While “almost all” of the policymakers agreed that unemployment remains elevated, Fed officials were divided in their assessment of whether and when the central bank should expand its efforts to spur growth with something like another round of major bond purchases, according to an account of the Fed’s June 19 to 20 meeting, released Wednesday.
Major stock indexes closed lower, as the account of the Fed’s deliberations seemed to deflate investors’ hopes for more imminent stimulus from the Fed.
“Although a few members were calling for more accommodation, there was no sign that they were rushing to pull the trigger,” said Steven Ricchiuto, chief economist at Mizuho Securities in a note to clients. “Moreover, the committee seems to be looking for alternative means to stimulate the economy, further reducing” the likelihood that the Fed will undertake a third round of major bond purchases.
At their June meeting, Fed officials voted to keep the central bank’s short-term interest rate near zero at least through late 2014, affirming a pledge they first made in January.
By a vote of 11 to 1, policymakers also decided last month to extend a modest stimulus program of selling short-term bonds and using the proceeds to buy longer-term securities — a program known as Operation Twist that is aimed at holding down long-term interest rates.
But the Fed’s latest meeting was before the release of the June jobs report last week, which showed a third straight month of subpar job growth.
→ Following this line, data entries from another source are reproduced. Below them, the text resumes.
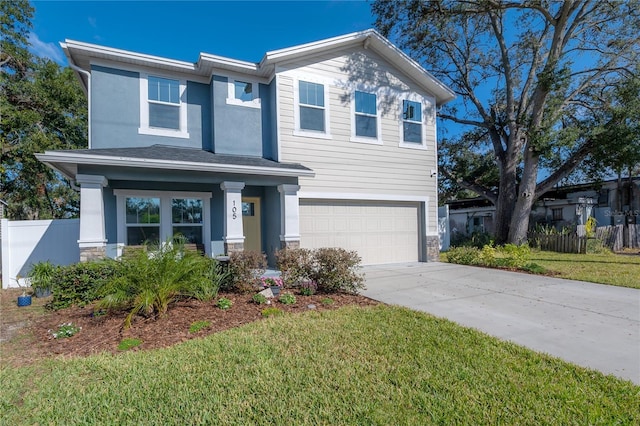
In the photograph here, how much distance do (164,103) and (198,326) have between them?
6803 mm

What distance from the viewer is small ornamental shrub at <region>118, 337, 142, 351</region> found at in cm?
387

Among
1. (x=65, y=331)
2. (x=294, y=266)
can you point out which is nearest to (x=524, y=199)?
(x=294, y=266)

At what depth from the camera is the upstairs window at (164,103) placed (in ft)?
28.6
Analysts say the June employment data increases the odds that the central bank will launch new stimulus action. The Fed’s next policy-setting meeting is set for July 31 to Aug. 1.
In their June 19 to 20 meeting, Fed policymakers downgraded their projections for economic growth and employment. The jobless rate held at 8.2 percent in June after falling steadily since last summer.
The minutes of that meeting, released with the usual three-week lag, showed that Fed officials were increasingly worried about the eurozone debt crisis. They expressed concerns as well about the possibility of a sharp fiscal tightening in the U.S.
At the same time, the minutes indicate that Fed policymakers didn’t see eye to eye on the threshold for taking additional action.
“A few members expressed the view that further policy stimulus likely would be necessary to promote satisfactory growth in employment and to ensure that the inflation rate would be at the committee’s goal,” the minutes said. But “several others” indicated that additional efforts could be warranted only if the economic recovery were to “lose momentum.” The minutes suggested that some Fed policymakers were concerned that the central bank’s easy-money policies posed inflationary risks down the road.